#### [Text]
- - -
Closed
Bug 855977
Opened 11 years ago
Closed 11 years ago
SPS breakpad: disable stack scanning for profiling unwinds
Categories
(Core :: Gecko Profiler, defect)
Tracking
()
RESOLVED
FIXED
mozilla23
People
(Reporter: jseward, Assigned: jseward)
References
Details
Attachments
(1 file, 1 obsolete file)
12.15 KB,
patch
|
BenWa
:
review+
|
Details | Diff | Splinter Review |
Breakpad will -- as a last-ditch measure -- use stack scanning to find probable return addresses. This is useful when trying to extract info from crashed out processes, but is problematic when doing profiling, because the heuristic tends to insert frames which don't actually exist, messing up the profiling results. This is because there is no way to tell which values-that-look-like-return-addresses on the stack are actually live, and which are dead ones created by now-defunct stack frames, which haven't got overwritten. I think it might be possible to do this without modifying breakpad, since breakpad tells us the 'trustyworthyness' of each frame it gives us. So it would be possible to ignore untrustyworthy frames, or (maybe better) truncate the stack at the first one encountered.
Comment 1•11 years ago
|
||
I thought we short-circuted this with the LocalDebugInfoSymbolizer?
Assignee | ||
Comment 2•11 years ago
|
||
Hmm. LocalDebugInfoSymbolizer does have this // Lie to the stackwalker to short-circuit stack-scanning heuristics. virtual bool HasImplementation() { return false; } and the only place it is called is from Stackwalker::InstructionAddressSeemsValid, which causes that routine to return 'true'. I can't remember any details about this now, but I have the feeling that this was done so as to stop stack scanning poking around with symbols to try and figure out if an address is a plausible return address. I don't get the impression from reading the code, that LocalDebugInfoSymbolizer's HasImplementation method would actually stop stack scanning from happening. But maybe I misunderstand.
Comment 3•11 years ago
|
||
Ah, you are correct. So we have two options, I think: 1) Let the stack walker scan, but drop the rest of the stack on the floor when we find a frame that was found by scanning (a little wasteful, but not terrible) 2) Add an interface to google_breakpad::Stackwalker to disable stack scanning.
Assignee | ||
Comment 4•11 years ago
|
||
> So we have two options, I think:
I had planned to do (1) on the basis that it doesn't involve messing
with breakpad, and not messing with breakpad is generally a Good
Thing. However, I'd also agree that (2) is a generally better
solution.
Assignee | ||
Comment 5•11 years ago
|
||
I should also maybe point out that (1) is pretty close to being a 1-liner on the SPS side of things, whereas (2) will inevitably involve a bunch of plumbing.
Comment 6•11 years ago
|
||
Might as well just hook up the easy thing, then. If it's a problem we can look at the more complicated solution. The stack traces you get should be the same in either case anyway.
Comment 7•11 years ago
|
||
I'd vote for (1). Once we get this all hooked up and working I think the stack scanning could be use later but slightly differently if the results aren't accurate enough or we have system library that don't have proper unwind info. (1) Stack scanning results wouldn't show up in the aggregation. (2) You'd be able to click on the timeline and ask for the best guess for the source.
- - -
#### [Source information]
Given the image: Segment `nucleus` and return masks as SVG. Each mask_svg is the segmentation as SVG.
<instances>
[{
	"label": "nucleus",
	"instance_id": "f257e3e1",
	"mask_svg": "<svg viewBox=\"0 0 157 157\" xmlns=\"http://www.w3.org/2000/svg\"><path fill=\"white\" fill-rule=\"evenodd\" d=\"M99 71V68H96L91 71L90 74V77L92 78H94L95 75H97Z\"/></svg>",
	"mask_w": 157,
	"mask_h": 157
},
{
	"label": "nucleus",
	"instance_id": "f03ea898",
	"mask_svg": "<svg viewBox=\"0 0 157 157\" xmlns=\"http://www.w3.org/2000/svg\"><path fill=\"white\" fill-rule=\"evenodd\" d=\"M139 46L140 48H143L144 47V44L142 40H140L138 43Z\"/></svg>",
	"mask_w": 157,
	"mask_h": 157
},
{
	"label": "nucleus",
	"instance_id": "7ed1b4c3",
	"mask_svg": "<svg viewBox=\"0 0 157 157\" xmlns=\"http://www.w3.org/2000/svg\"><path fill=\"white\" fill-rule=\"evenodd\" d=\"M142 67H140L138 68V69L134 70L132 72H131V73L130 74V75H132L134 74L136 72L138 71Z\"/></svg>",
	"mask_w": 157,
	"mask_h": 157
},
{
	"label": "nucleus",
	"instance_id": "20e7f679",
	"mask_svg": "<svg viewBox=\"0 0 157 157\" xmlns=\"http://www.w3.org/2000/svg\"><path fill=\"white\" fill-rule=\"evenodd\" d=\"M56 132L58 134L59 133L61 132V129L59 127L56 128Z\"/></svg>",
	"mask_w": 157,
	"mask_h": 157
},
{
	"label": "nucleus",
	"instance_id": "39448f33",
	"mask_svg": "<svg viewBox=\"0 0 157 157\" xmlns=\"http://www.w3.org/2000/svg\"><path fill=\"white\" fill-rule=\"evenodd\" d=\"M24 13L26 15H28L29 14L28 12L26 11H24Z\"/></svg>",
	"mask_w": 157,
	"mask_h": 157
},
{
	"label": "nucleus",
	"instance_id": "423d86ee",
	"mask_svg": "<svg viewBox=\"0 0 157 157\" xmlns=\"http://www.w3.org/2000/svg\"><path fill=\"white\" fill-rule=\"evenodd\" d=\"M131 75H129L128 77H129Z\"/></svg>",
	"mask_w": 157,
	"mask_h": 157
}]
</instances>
- - -
#### [Work request]
Repeat word for word the part of the bug report starting with "Comment 3•11 years" and going on through "disable stack scanning.". The material comes from a different source than the bug report.

#### [Answer to the problem]
Comment 3•11 years ago
|
||
Ah, you are correct. So we have two options, I think: 1) Let the stack walker scan, but drop the rest of the stack on the floor when we find a frame that was found by scanning (a little wasteful, but not terrible) 2) Add an interface to google_breakpad::Stackwalker to disable stack scanning.